Geospatial Analysis of Household Spread of Ebola Virus in a Quarantined Village - Sierra Leone, 2014

Wednesday, June 17, 2015: 2:25 PM
Back Bay C, Sheraton Hotel
Brigette Lindsey Gleason , Centers for Disease Control and Prevention, Richmond, VA
John Redd , Centers for Disease Control and Prevention, Santa Fe, NM
Stephanie Foster , Centers for Disease Control and Prevention, Atlanta, GA
Katherine Cauthen , Sandia Labs, Albuquerque, NM
Michael E. King , Centers for Disease Control and Prevention, Atlanta, GA
Sorie IB Kamara , Ministry of Health and Sanitation Sierra Leone, Makeni, Sierra Leone
Francis Bayor , Ministry of Health and Sanitation Sierra Leone, Makeni, Sierra Leone
Sorie Conteh , Ministry of Health and Sanitation Sierra Leone, Makeni, Sierra Leone
Tom Sesay , Ministry of Health and Sanitation Sierra Leone, Makeni, Sierra Leone
Peter Kilmarx , Centers for Disease Control and Prevention, Harare, Zimbabwe

BACKGROUND:  Village X, Sierra Leone, underwent village-wide quarantine because of its high incidence of Ebola virus disease (Ebola) despite household quarantines. The village-wide quarantine isolated Village X and offered the opportunity to investigate intra-community Ebola risk factors.
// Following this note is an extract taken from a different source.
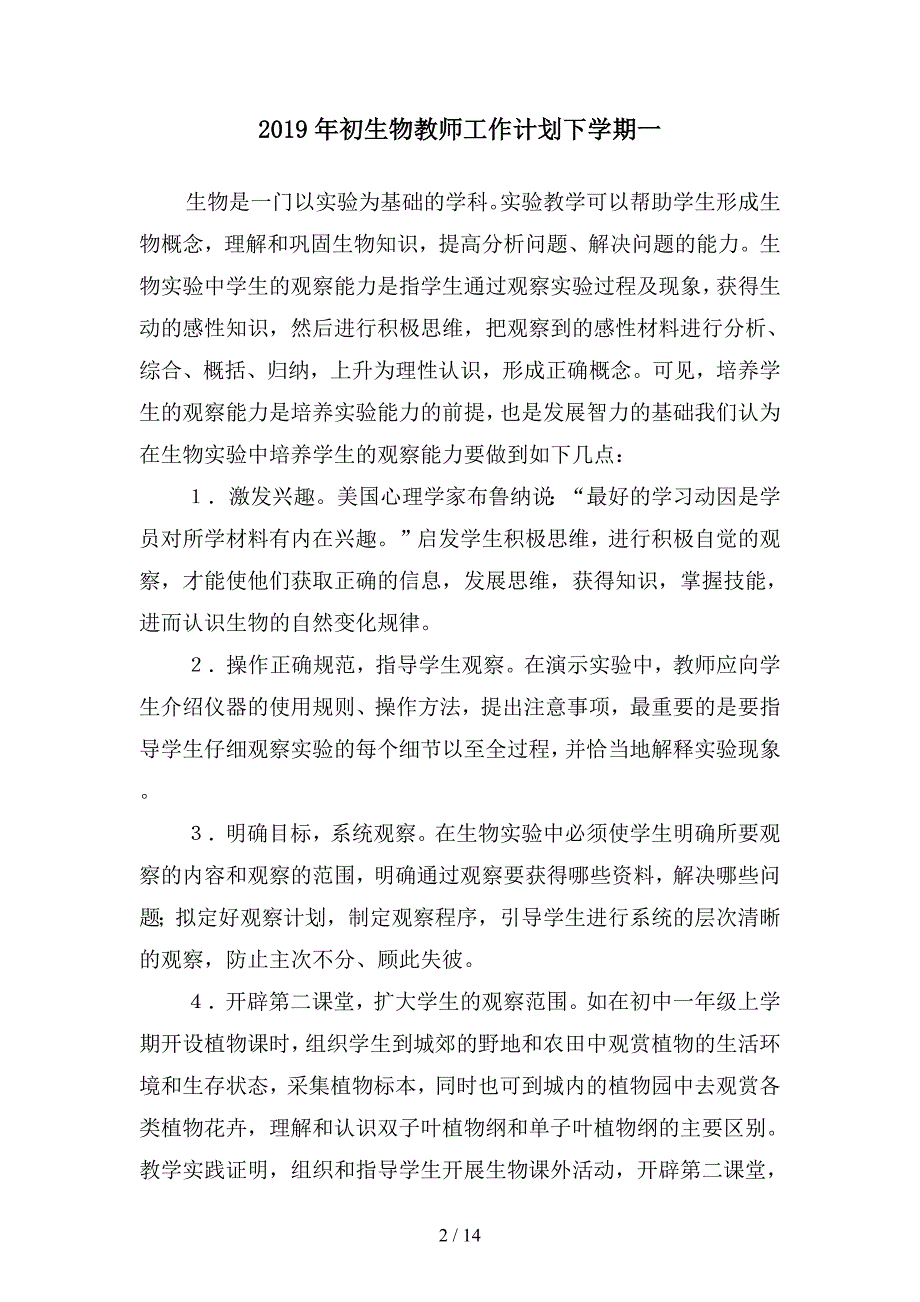 2019年初生物教师工作计划下学期(四篇).docx_第2页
We examined geospatial and household determinants of household-to-household Ebola transmission within this village to evaluate and tailor response efforts.

METHODS:  We defined a household as a family’s shared living space and a case-household as a household in Village X with at least one resident who became a suspect, probable, or confirmed case of Ebola as defined by the Ministry of Health and Sanitation of Sierra Leone between August 1, 2014 and October 10, 2014. We collected household data through in-person interviews and assigned location data using Google Earth™.   We used stepwise logistic regression modeling to calculate odds ratios of household Ebola acquisition associated with households’ geospatial and demographic characteristics.
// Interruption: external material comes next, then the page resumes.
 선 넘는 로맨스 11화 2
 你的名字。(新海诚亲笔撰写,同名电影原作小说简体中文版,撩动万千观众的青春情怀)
RESULTS:  The population of Village X at the beginning of the observation period was 863 persons living in 64 households (median household size, 10; IQR 6-18); 27/64 households became case-households (42% cumulative attack rate). Location within 10 meters of one case-household was the strongest predictor of becoming a case-household (unadjusted OR=18.00; 95% CI 2.11, 153.30). Inclusion of variables describing household crowding and latrine access in logistic models did not substantially modify the models’ goodness-of-fit.
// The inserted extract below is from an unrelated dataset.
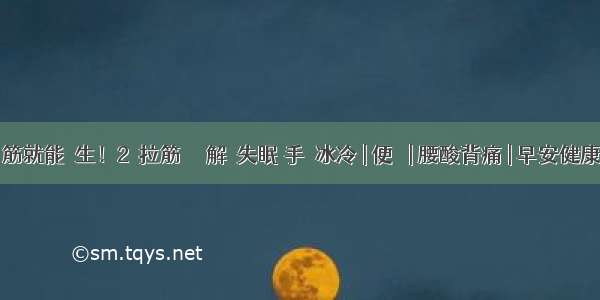 鬆筋就能養生！2種拉筋練習 解決失眠 手腳冰冷 | 便祕 | 腰酸背痛 | 早安健康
CONCLUSIONS:  Likelihood of household Ebola acquisition was highly associated with proximity to a case-household in Village X, a community that practiced quarantine of case-households. To decrease Ebola transmission, response efforts should include improving the effectiveness of household quarantine through rapid implementation, provision of basic household needs, and targeted outreach to households located near case-households.